Am Donnerstag 03 Dezember 2009 06:52:01 schrieb Aditya M:
> Hello
>
> Thanks for all the help!
>
> I only have a couple of questions.
>
> On Thu, Dec 3, 2009 at 03:45, Daniel Fischer <daniel.is.fischer at web.de> wrote:
> > Am Mittwoch 02 Dezember 2009 22:44:01 schrieb Don Stewart:
> >> aditya87:
> >> > Hi,
> >> >
> >> > I am trying to solve this problem:
> >> > https://www.spoj.pl/problems/LASTDIG/ It is very simple. Given a and
> >> > b, return the last digit of a^b. b could be large, so I used
> >> > logarithmic exponentiation and
> >
> > Just to mention it, you can do something much much faster for this
> > problem. Something in the microsecond range (if IO is fast enough,
> > millisecond otherwise).
>
> I guess you mean that we can find the cycle that the last digits
> follow while multiplying repeatedly by a, and then use that.

Yes. Except there's not much finding to be done, you can pretty much write it down 
immediately.

But I underestimated the slowness of String IO, so it's not gaining you terribly much 
unless you resort to ByteString IO.
As an indication, for files containing 20.9 million, 2.85 million, 25942 (a,b) pairs 
respectively:
ByteString + shortcut: 4.6 seconds, 0.66 seconds,  0.00 seconds
ByteString + modular exponentiation: 49.2 seconds, 6.74 seconds, 0.06 seconds
String + shortcut: 262 seconds, 35.04 seconds, 0.33 seconds
String + modular exponentiation: 303 seconds, 40.73 seconds, 0.38 seconds

(Note: I have tweaked the String IO, using 

main = fmap lines getContents >>= putStr . unlines . (map doit) . tail

and modified doit (returns a String now, is a little stricter, calls words line only once; 
also read - for the base, I use (digitToInt . last), it's much faster than read)

1. With "replicateM n getLine" or "sequence $ take n $ repeat getLine", the entire input 
must be read in before processing can start. Firstly that's slower and secondly it needs a 
lot of memory - more than I have, for the larger files.
2. (putStr . unlines) is faster than mapM_ putStrLn.

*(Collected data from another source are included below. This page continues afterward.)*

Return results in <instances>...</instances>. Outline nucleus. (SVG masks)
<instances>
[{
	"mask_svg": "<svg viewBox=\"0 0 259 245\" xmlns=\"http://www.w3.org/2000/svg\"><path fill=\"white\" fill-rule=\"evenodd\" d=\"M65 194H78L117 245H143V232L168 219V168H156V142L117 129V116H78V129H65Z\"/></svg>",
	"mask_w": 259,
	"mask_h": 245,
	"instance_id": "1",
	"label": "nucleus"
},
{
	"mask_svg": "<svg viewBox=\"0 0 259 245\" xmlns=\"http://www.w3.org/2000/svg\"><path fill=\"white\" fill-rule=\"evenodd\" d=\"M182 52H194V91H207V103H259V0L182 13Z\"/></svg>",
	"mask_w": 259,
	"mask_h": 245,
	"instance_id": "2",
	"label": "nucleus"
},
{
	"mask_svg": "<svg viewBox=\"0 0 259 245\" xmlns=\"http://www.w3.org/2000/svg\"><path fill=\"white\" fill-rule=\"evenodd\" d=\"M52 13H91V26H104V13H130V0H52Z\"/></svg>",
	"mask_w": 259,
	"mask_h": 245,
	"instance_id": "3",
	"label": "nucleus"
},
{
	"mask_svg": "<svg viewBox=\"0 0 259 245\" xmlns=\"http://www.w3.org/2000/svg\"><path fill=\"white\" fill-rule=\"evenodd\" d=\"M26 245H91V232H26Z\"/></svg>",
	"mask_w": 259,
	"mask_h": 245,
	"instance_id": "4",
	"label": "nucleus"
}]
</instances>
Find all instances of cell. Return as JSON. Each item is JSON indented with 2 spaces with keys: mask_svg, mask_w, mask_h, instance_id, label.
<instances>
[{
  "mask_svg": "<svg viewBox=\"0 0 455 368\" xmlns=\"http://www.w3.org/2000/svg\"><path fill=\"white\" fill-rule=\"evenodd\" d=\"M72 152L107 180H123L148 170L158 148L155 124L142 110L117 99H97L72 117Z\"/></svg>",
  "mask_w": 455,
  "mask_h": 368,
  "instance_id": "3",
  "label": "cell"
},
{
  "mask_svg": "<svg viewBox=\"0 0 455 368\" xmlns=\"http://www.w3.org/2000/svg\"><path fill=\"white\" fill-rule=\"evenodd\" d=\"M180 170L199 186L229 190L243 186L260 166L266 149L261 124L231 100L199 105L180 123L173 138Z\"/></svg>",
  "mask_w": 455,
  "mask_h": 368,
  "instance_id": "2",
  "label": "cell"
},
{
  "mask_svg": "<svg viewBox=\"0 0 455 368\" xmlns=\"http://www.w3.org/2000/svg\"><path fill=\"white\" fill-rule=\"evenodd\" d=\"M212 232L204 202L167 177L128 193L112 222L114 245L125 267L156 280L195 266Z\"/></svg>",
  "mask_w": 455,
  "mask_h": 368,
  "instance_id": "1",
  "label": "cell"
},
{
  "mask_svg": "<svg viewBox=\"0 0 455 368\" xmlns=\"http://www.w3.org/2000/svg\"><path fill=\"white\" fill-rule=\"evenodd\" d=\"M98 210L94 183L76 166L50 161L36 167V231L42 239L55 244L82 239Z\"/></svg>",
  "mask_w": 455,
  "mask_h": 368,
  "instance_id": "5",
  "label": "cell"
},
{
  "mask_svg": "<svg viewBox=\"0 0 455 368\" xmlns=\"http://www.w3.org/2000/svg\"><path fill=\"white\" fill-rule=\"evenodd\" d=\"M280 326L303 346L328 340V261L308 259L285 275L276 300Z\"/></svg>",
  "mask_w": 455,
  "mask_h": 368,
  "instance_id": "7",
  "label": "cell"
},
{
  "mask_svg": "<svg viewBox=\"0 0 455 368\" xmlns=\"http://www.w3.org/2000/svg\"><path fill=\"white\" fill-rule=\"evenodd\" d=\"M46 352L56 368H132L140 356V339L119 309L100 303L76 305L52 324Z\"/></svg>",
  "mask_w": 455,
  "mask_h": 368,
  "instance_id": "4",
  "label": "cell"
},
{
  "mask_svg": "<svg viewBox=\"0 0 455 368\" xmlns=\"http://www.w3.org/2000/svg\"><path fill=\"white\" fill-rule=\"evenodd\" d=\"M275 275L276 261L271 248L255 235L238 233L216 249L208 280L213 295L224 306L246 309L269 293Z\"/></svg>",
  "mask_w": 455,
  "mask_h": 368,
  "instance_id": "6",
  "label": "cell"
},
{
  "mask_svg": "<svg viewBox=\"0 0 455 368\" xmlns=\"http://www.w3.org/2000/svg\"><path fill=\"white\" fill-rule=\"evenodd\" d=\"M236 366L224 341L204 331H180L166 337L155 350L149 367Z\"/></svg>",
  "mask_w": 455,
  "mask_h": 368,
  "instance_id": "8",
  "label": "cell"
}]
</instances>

It could be tweaked more, but that wouldn't gain nearly as much as switching to 
ByteString.)

So with String IO, in either method the overwhelming part of the time is used for IO (and 
read), in comparison, the algorithmic difference pales. With ByteString IO, the 
algorithmic difference stands out.

>
> I'll try that next in Haskell!
>
> >>     {-# LANGUAGE BangPatterns #-}
> >>
> >>     lastdigit :: Int -> Int -> Int -> Int
> >>     lastdigit 0 0 _  = 1
> >>     lastdigit a b !c | even b    = lastdigit ( (a*a) `rem` 10 ) (b
> >> `quot` 2) c
> >>
> >>                      | b == 1    = (a*c) `rem` 10
> >
> > However,
> >
> >   | otherwise = lastdigit ( (a*a) `rem` 10 ) (b `quot` 2) (a*c)
>
> This bang pattern (!c) is giving me pattern match errors.

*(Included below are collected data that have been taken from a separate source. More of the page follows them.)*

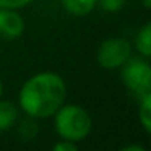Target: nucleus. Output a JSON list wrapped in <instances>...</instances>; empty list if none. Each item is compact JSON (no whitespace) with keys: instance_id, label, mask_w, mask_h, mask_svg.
Instances as JSON below:
<instances>
[{"instance_id":"nucleus-10","label":"nucleus","mask_w":151,"mask_h":151,"mask_svg":"<svg viewBox=\"0 0 151 151\" xmlns=\"http://www.w3.org/2000/svg\"><path fill=\"white\" fill-rule=\"evenodd\" d=\"M15 127L18 128V135H20L23 140H26V141L36 138L37 133H39V125H37V120H36V119H33V117H28V115H24L23 120L18 119V122H17Z\"/></svg>"},{"instance_id":"nucleus-2","label":"nucleus","mask_w":151,"mask_h":151,"mask_svg":"<svg viewBox=\"0 0 151 151\" xmlns=\"http://www.w3.org/2000/svg\"><path fill=\"white\" fill-rule=\"evenodd\" d=\"M54 119V130L57 137L62 140H68L73 143H81L89 137L93 130V117L80 104H63L55 114Z\"/></svg>"},{"instance_id":"nucleus-1","label":"nucleus","mask_w":151,"mask_h":151,"mask_svg":"<svg viewBox=\"0 0 151 151\" xmlns=\"http://www.w3.org/2000/svg\"><path fill=\"white\" fill-rule=\"evenodd\" d=\"M67 102V83L55 72H37L21 85L18 91V107L36 120L52 119Z\"/></svg>"},{"instance_id":"nucleus-9","label":"nucleus","mask_w":151,"mask_h":151,"mask_svg":"<svg viewBox=\"0 0 151 151\" xmlns=\"http://www.w3.org/2000/svg\"><path fill=\"white\" fill-rule=\"evenodd\" d=\"M138 120L145 133H151V93L138 98Z\"/></svg>"},{"instance_id":"nucleus-5","label":"nucleus","mask_w":151,"mask_h":151,"mask_svg":"<svg viewBox=\"0 0 151 151\" xmlns=\"http://www.w3.org/2000/svg\"><path fill=\"white\" fill-rule=\"evenodd\" d=\"M24 33V20L20 10L0 8V39L15 41Z\"/></svg>"},{"instance_id":"nucleus-14","label":"nucleus","mask_w":151,"mask_h":151,"mask_svg":"<svg viewBox=\"0 0 151 151\" xmlns=\"http://www.w3.org/2000/svg\"><path fill=\"white\" fill-rule=\"evenodd\" d=\"M122 151H145V148L140 146V145H125L122 148Z\"/></svg>"},{"instance_id":"nucleus-13","label":"nucleus","mask_w":151,"mask_h":151,"mask_svg":"<svg viewBox=\"0 0 151 151\" xmlns=\"http://www.w3.org/2000/svg\"><path fill=\"white\" fill-rule=\"evenodd\" d=\"M52 150L54 151H78V143H73V141L59 138V141L54 143Z\"/></svg>"},{"instance_id":"nucleus-16","label":"nucleus","mask_w":151,"mask_h":151,"mask_svg":"<svg viewBox=\"0 0 151 151\" xmlns=\"http://www.w3.org/2000/svg\"><path fill=\"white\" fill-rule=\"evenodd\" d=\"M4 96V83H2V80H0V98Z\"/></svg>"},{"instance_id":"nucleus-6","label":"nucleus","mask_w":151,"mask_h":151,"mask_svg":"<svg viewBox=\"0 0 151 151\" xmlns=\"http://www.w3.org/2000/svg\"><path fill=\"white\" fill-rule=\"evenodd\" d=\"M18 119H20V107L15 102L0 98V132L13 128Z\"/></svg>"},{"instance_id":"nucleus-12","label":"nucleus","mask_w":151,"mask_h":151,"mask_svg":"<svg viewBox=\"0 0 151 151\" xmlns=\"http://www.w3.org/2000/svg\"><path fill=\"white\" fill-rule=\"evenodd\" d=\"M34 0H0V8H12V10H21L31 5Z\"/></svg>"},{"instance_id":"nucleus-4","label":"nucleus","mask_w":151,"mask_h":151,"mask_svg":"<svg viewBox=\"0 0 151 151\" xmlns=\"http://www.w3.org/2000/svg\"><path fill=\"white\" fill-rule=\"evenodd\" d=\"M133 54L132 42L125 37H107L96 50V62L106 70H119Z\"/></svg>"},{"instance_id":"nucleus-3","label":"nucleus","mask_w":151,"mask_h":151,"mask_svg":"<svg viewBox=\"0 0 151 151\" xmlns=\"http://www.w3.org/2000/svg\"><path fill=\"white\" fill-rule=\"evenodd\" d=\"M124 86L137 98L151 93V65L148 59L133 55L119 68Z\"/></svg>"},{"instance_id":"nucleus-15","label":"nucleus","mask_w":151,"mask_h":151,"mask_svg":"<svg viewBox=\"0 0 151 151\" xmlns=\"http://www.w3.org/2000/svg\"><path fill=\"white\" fill-rule=\"evenodd\" d=\"M141 5H143V8L150 10V8H151V0H141Z\"/></svg>"},{"instance_id":"nucleus-8","label":"nucleus","mask_w":151,"mask_h":151,"mask_svg":"<svg viewBox=\"0 0 151 151\" xmlns=\"http://www.w3.org/2000/svg\"><path fill=\"white\" fill-rule=\"evenodd\" d=\"M63 10L72 17H86L98 8V0H60Z\"/></svg>"},{"instance_id":"nucleus-7","label":"nucleus","mask_w":151,"mask_h":151,"mask_svg":"<svg viewBox=\"0 0 151 151\" xmlns=\"http://www.w3.org/2000/svg\"><path fill=\"white\" fill-rule=\"evenodd\" d=\"M132 47L138 52V55L145 57V59H150L151 57V23L150 21H146L137 31Z\"/></svg>"},{"instance_id":"nucleus-11","label":"nucleus","mask_w":151,"mask_h":151,"mask_svg":"<svg viewBox=\"0 0 151 151\" xmlns=\"http://www.w3.org/2000/svg\"><path fill=\"white\" fill-rule=\"evenodd\" d=\"M127 0H98V7L106 13H117L124 8Z\"/></svg>"}]
</instances>
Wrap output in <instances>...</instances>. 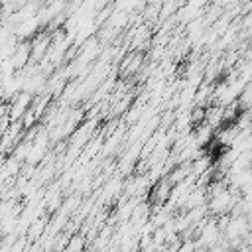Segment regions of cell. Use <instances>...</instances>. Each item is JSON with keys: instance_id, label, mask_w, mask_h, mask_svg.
<instances>
[{"instance_id": "7a4b0ae2", "label": "cell", "mask_w": 252, "mask_h": 252, "mask_svg": "<svg viewBox=\"0 0 252 252\" xmlns=\"http://www.w3.org/2000/svg\"><path fill=\"white\" fill-rule=\"evenodd\" d=\"M83 246H85V238L77 234V236H71V238L67 240V244H65L63 252H81V250H83Z\"/></svg>"}, {"instance_id": "6da1fadb", "label": "cell", "mask_w": 252, "mask_h": 252, "mask_svg": "<svg viewBox=\"0 0 252 252\" xmlns=\"http://www.w3.org/2000/svg\"><path fill=\"white\" fill-rule=\"evenodd\" d=\"M171 183H169V179L163 175L152 189H150V203L148 205H154L152 209H156V207H161V205H165L167 203V199H169V191H171Z\"/></svg>"}, {"instance_id": "3957f363", "label": "cell", "mask_w": 252, "mask_h": 252, "mask_svg": "<svg viewBox=\"0 0 252 252\" xmlns=\"http://www.w3.org/2000/svg\"><path fill=\"white\" fill-rule=\"evenodd\" d=\"M45 228V219H33L32 220V226H30V236L32 238H37Z\"/></svg>"}]
</instances>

??? without the LANGUAGE pragma, it would give a parse error, so you can't have forgotten 
that. But in

lastdigit :: Int -> Int -> Int -> Int
lastdigit 0 0 _  = 1
lastdigit a b !c
    | even b    = lastdigit ( (a*a) `rem` 10 ) (b `quot` 2) c
    | b == 1    = (a*c) `rem` 10
    | otherwise = lastdigit ( (a*a) `rem` 10 ) (b `quot` 2) ((a*c) `rem` 10)

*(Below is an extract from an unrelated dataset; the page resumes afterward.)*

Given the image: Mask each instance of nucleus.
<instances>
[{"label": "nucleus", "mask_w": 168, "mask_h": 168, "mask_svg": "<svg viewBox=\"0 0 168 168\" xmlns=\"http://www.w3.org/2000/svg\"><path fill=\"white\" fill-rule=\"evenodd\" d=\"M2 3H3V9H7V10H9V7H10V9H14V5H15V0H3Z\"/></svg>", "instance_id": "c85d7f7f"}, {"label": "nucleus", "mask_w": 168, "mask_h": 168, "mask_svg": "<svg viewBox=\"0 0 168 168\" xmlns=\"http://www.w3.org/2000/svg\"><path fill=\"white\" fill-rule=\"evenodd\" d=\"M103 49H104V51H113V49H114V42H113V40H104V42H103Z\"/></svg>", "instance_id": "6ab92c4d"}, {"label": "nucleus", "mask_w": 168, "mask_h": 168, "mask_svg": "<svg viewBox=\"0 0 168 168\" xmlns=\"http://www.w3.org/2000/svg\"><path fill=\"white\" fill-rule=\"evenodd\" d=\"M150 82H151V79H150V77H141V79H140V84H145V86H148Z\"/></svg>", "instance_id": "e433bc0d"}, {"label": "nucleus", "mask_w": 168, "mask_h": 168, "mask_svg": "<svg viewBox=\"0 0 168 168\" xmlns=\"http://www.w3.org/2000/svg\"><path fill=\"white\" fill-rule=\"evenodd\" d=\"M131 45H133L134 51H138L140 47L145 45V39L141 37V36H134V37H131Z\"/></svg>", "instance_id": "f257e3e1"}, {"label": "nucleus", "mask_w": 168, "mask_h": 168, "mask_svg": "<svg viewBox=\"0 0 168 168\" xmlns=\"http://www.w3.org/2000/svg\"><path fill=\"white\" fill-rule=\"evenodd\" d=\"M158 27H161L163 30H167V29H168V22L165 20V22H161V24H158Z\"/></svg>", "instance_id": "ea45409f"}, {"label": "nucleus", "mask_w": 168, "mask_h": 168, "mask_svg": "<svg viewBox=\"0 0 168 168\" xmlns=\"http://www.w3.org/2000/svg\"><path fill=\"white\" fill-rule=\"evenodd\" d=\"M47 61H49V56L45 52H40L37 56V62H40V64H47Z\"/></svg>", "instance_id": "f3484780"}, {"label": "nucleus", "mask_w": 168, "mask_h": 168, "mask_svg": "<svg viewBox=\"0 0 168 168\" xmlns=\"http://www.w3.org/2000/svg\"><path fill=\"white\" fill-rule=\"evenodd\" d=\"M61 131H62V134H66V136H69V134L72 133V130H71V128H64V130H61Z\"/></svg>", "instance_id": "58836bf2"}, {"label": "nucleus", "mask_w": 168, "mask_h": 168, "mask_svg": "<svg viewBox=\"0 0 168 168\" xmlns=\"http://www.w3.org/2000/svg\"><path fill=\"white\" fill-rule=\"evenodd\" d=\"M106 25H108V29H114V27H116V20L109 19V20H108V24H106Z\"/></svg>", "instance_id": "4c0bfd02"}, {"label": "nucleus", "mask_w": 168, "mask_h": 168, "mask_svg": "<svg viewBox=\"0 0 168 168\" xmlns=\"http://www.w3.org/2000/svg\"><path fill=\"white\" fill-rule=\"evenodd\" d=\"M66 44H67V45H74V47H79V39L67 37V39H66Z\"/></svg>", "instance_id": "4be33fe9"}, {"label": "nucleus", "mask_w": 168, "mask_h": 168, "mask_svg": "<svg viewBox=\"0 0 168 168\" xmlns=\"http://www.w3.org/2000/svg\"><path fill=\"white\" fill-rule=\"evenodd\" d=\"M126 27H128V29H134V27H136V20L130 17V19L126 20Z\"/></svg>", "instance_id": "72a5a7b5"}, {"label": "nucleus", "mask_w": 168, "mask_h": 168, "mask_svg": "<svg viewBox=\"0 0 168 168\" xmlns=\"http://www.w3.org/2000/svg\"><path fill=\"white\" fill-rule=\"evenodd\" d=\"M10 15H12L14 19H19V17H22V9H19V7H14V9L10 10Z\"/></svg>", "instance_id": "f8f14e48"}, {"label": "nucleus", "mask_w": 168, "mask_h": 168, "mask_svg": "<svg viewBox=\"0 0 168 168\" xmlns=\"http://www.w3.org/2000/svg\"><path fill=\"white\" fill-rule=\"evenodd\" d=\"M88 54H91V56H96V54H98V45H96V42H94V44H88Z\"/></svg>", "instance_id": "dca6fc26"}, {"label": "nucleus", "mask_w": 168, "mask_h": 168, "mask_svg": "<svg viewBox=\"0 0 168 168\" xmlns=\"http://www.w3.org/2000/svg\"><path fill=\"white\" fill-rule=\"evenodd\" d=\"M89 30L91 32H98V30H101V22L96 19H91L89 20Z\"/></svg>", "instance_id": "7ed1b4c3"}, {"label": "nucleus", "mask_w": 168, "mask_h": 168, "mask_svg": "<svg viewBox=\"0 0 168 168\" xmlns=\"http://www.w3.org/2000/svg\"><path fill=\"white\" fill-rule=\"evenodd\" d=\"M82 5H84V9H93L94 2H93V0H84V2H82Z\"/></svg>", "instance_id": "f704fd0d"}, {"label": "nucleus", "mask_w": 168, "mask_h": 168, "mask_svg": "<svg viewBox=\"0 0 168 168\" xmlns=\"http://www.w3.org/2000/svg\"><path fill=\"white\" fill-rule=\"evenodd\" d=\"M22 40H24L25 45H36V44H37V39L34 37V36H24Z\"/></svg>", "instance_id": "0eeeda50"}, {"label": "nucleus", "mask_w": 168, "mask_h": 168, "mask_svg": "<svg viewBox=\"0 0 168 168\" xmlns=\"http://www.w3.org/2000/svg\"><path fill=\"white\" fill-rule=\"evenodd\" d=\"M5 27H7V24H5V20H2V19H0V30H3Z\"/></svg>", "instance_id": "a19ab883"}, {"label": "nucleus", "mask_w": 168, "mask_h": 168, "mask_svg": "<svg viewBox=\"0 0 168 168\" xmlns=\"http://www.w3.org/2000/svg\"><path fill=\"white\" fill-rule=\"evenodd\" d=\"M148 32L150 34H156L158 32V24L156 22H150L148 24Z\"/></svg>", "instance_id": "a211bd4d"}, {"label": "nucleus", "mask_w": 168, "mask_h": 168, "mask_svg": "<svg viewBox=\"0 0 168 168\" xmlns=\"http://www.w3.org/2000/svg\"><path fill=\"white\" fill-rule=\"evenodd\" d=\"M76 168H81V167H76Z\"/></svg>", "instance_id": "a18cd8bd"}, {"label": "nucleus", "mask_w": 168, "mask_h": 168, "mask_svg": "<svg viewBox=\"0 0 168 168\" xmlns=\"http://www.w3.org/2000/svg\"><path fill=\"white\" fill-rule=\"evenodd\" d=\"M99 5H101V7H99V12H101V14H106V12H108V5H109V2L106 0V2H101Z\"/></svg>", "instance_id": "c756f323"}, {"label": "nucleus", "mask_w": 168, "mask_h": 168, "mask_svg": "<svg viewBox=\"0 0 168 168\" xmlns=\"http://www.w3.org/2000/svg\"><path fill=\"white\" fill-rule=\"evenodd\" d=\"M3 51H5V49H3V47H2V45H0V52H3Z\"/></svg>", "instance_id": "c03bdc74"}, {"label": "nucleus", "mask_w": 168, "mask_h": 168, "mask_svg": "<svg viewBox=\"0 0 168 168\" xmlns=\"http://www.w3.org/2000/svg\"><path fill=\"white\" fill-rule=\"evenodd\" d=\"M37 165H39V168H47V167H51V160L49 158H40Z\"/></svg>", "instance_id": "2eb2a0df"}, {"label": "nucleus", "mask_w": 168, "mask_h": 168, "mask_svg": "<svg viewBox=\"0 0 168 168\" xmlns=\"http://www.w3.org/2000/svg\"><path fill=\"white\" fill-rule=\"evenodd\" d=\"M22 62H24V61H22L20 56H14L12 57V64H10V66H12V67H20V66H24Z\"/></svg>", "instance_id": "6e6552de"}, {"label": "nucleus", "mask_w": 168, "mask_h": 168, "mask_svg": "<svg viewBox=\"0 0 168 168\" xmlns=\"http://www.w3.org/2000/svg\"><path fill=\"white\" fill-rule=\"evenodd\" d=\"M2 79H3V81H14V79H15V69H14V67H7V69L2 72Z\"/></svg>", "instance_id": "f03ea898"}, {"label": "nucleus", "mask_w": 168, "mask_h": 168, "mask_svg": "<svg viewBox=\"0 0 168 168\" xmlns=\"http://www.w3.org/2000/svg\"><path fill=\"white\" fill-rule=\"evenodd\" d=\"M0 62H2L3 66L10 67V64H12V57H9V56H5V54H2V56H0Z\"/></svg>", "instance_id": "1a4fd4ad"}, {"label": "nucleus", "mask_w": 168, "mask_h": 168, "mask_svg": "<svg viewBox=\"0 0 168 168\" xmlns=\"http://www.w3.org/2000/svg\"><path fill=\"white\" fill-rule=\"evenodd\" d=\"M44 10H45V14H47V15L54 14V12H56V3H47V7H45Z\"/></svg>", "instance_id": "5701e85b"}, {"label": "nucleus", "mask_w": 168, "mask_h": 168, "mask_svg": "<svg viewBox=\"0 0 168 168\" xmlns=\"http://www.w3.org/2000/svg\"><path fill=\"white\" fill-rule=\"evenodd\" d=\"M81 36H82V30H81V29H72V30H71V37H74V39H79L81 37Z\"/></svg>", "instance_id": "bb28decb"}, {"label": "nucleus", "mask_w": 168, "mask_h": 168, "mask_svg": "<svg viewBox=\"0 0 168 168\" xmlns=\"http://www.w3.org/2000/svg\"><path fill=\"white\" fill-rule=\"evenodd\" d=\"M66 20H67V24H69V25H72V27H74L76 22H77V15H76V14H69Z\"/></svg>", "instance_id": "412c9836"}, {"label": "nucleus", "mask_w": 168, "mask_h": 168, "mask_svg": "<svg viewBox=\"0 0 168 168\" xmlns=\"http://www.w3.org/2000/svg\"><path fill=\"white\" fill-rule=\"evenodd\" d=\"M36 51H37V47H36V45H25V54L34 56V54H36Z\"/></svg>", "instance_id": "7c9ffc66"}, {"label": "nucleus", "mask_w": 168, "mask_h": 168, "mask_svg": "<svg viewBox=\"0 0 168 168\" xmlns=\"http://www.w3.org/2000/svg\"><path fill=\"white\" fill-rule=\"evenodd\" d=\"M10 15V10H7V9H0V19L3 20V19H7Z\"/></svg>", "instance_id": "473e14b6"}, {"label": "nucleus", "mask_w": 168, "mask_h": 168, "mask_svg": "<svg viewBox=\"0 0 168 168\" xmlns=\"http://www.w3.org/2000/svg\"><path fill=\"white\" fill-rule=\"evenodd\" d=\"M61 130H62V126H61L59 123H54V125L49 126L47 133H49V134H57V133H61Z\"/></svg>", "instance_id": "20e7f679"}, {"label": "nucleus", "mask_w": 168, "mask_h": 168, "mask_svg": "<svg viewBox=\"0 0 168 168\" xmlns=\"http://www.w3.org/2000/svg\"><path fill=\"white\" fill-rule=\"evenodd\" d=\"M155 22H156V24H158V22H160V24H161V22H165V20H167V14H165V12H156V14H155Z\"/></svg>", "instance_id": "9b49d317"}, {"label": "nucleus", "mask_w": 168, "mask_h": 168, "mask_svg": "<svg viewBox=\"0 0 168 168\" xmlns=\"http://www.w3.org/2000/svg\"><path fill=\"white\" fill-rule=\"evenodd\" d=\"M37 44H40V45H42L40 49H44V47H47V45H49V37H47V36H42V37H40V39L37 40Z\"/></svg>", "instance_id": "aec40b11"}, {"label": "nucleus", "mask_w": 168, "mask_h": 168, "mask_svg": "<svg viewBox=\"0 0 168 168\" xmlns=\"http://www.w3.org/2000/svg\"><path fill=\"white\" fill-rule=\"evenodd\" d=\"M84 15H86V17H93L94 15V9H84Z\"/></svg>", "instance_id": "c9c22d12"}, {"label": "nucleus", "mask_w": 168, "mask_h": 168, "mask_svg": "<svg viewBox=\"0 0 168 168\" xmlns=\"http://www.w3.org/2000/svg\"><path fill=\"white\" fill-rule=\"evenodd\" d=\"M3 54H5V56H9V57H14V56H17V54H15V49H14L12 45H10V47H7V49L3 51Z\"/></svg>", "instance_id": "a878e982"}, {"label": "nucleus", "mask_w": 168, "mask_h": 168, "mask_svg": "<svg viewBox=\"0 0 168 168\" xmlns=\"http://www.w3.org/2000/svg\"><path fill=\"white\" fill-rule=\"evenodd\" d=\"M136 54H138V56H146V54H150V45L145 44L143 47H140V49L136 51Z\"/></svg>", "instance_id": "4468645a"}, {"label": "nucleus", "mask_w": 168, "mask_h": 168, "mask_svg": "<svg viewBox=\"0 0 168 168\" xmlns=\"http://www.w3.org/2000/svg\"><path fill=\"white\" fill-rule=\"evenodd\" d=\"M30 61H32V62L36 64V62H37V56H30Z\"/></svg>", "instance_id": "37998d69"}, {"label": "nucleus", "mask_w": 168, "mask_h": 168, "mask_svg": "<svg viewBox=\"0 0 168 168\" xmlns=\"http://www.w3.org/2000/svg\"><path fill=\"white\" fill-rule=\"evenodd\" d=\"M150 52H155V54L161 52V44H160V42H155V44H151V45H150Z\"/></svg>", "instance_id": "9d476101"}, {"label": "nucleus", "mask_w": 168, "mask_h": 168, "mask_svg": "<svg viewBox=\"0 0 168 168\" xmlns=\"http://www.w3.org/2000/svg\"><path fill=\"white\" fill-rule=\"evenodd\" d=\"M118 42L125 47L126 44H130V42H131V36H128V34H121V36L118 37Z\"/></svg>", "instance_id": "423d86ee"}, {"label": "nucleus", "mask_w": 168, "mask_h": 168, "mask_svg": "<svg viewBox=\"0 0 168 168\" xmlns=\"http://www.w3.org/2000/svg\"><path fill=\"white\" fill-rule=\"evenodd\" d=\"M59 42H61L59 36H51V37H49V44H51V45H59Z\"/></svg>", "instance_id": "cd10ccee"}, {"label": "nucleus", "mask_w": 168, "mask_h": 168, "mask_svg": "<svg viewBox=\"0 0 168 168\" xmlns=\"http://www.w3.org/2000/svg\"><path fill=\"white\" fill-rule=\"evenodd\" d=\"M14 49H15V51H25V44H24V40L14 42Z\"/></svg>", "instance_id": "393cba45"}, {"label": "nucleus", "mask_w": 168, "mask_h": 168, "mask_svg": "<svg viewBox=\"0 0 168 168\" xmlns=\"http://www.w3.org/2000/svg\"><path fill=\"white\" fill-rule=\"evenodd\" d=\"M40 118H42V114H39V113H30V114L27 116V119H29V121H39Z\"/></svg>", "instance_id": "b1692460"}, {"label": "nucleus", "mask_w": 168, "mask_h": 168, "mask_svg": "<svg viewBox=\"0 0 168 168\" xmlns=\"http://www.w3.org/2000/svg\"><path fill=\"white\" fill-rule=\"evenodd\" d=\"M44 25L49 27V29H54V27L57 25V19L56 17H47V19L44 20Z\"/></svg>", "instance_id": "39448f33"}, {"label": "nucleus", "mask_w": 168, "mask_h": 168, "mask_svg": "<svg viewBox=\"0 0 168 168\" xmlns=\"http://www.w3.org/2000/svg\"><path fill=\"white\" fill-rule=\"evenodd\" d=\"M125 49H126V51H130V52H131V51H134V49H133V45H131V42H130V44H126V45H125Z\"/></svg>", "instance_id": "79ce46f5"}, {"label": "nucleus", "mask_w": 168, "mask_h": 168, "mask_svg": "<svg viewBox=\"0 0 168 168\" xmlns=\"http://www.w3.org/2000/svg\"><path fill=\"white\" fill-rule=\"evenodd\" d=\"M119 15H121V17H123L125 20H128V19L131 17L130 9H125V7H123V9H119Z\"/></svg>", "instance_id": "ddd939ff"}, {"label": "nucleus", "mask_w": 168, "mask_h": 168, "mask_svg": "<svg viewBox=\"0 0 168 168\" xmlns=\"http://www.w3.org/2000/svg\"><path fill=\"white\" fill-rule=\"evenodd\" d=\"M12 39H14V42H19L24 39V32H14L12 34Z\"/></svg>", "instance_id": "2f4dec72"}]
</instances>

there is simply no possibility for a pattern match error (other than having one argument 
bottom). I'm flabbergasted.

> Is its only effect evaluating c instead of plain substitution?

Yes, it keeps c evaluated instead of building a thunk. You can get pretty much the same 
effect by having

lastdigit :: Int -> Int -> Int -> Int
lastdigit 0 0 _  = 1
lastdigit a b c
    | even b    = lastdigit ( (a*a) `rem` 10 ) (b `quot` 2) c
    | b == 1    = (a*c) `rem` 10
    | otherwise = lastdigit ( (a*a) `rem` 10 ) (b `quot` 2) $! ((a*c) `rem` 10)

using strict application on the last argument when it is modified.